**Questions on the material**
• a. From the editorial on the Zamboanga City crisis, reproduce word for word the part that begins with the words containing "It is not as" and ends with "GRP-MNLF peace agreements.".
• b. According to the editorial on the Zamboanga City crisis, which peace agreements carved out the territory that the new Bangsamoro region would practically cover?
• c. Write the next part of the editorial on the Zamboanga City crisis, picking up after its final sentence.

**Extracted text**
-- -- --

Ominous
The humanitarian crisis affecting hundreds of thousands of civilians in Zamboanga City in the wake of the eruption of hostilities between armed Moro National Liberation Front (MNLF) forces under Chairman Nur Misuari and the Armed Forces of the Philippines (AFP) and Philippine National Police (PNP) looms as a dark and ominous cloud, a portent of what the people of Mindanao are bound to suffer regardless of the outcome of the ongoing peace negotiations between the Philippine Government (GPH) and the Moro Islamic Liberation Front (MILF).
For the road towards a just and lasting peace in Muslim Mindanao remains convoluted and strewn with obstacles and pitfalls despite rosy pronouncements by the GPH and MILF. What emerges is the truism that the stilling of guns per se do not make for an enduring, much less a just peace; especially if it merely signifies pacification and cooptation, not a genuine resolution of the underlying socio-economic and political roots of armed conflict and social unrest.
It is not as though the MNLF had pulled a complete surprise. Mr. Misuari has long been fulminating and complaining about the MNLF being left out in the current GPH-MILF negotiations to establish a new Bangsamoro autonomous region in practically the same territory carved out as a result of the 1976 and 1996 GRP-MNLF peace agreements.

-- -- --

**Supplied data**
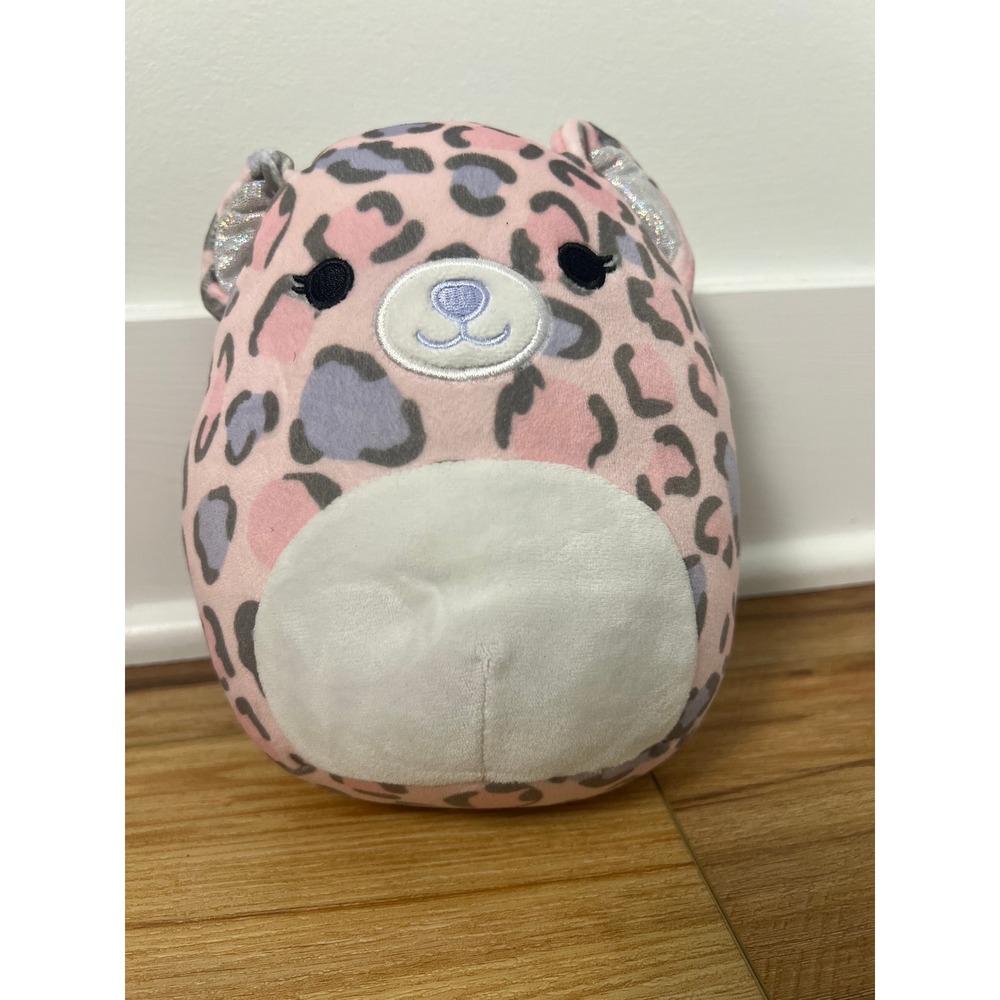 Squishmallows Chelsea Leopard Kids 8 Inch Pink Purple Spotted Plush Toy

-- -- --

**Responses to the exercise**
• a.
It is not as though the MNLF had pulled a complete surprise. Mr. Misuari has long been fulminating and complaining about the MNLF being left out in the current GPH-MILF negotiations to establish a new Bangsamoro autonomous region in practically the same territory carved out as a result of the 1976 and 1996 GRP-MNLF peace agreements.

• b. The 1976 and 1996 GRP-MNLF peace agreements.

• c.
In fact the government had even accused Misuari of having conspired with the Sultan of Sulu early this year, in instigating the entry of armed men (said to be mainly MNLF fighters) into the disputed territory of Sabah in order to assert the Sultanate’s historical claim and thereby throw a monkey wrench into the GPH-MILF peace negotiations being brokered by Malaysia (which currently exercises de facto sovereignty over Sabah).
With the apparent GPH snub of the MNLF while continuing to plod through the crafting and signing of the GPH-MILF Framework Agreement annexes, Misuari last August 12 made good his threat to declare an independent Bangsamoro Republik (which he first did forty years ago). The Zamboanga City push is evidently an attempt to show that the declaration was no bluff.
What is not clear at this point is whether the declaration of independence was indeed a signal for the renewal of armed struggle, or a mere tactic to call the attention of the Aquino government and the MNLF’s foreign backers in the Organization of Islamic Conference (OIC) that the MNLF is not a spent force.
The bad news for Misuari and the MNLF, and in all likelihood for the Bangsamoro people as a whole, is that both the 1996 GRP-MNLF Final Peace Agreement and the 2012 GPH-MILF Framework Agreement are irretrievably and irreversibly caught in the ambit of the Philippine Republic's constitutional and legal processes.
This, said the late Hashim Salamat (who was then MNLF Vice-Chair and Chair of the MNLF Negotiating Panel), would certainly solve the problems of the Philippine government but not of the Bangsamoro.
Objecting to and rejecting the 1976 Tripoli Agreement, Salamat first set up his own Kotawato Faction within the MNLF but eventually broke away and founded the MILF. The MILF then continued the armed struggle for the Moro people’s right to self-determination until it entered into peace negotiations and a general cessation of hostilities with the GPH under the Estrada, Arroyo and Aquino III administrations. These ceasefires have nonetheless been marked on many occasions by armed skirmishes, major battles and even full-blown war.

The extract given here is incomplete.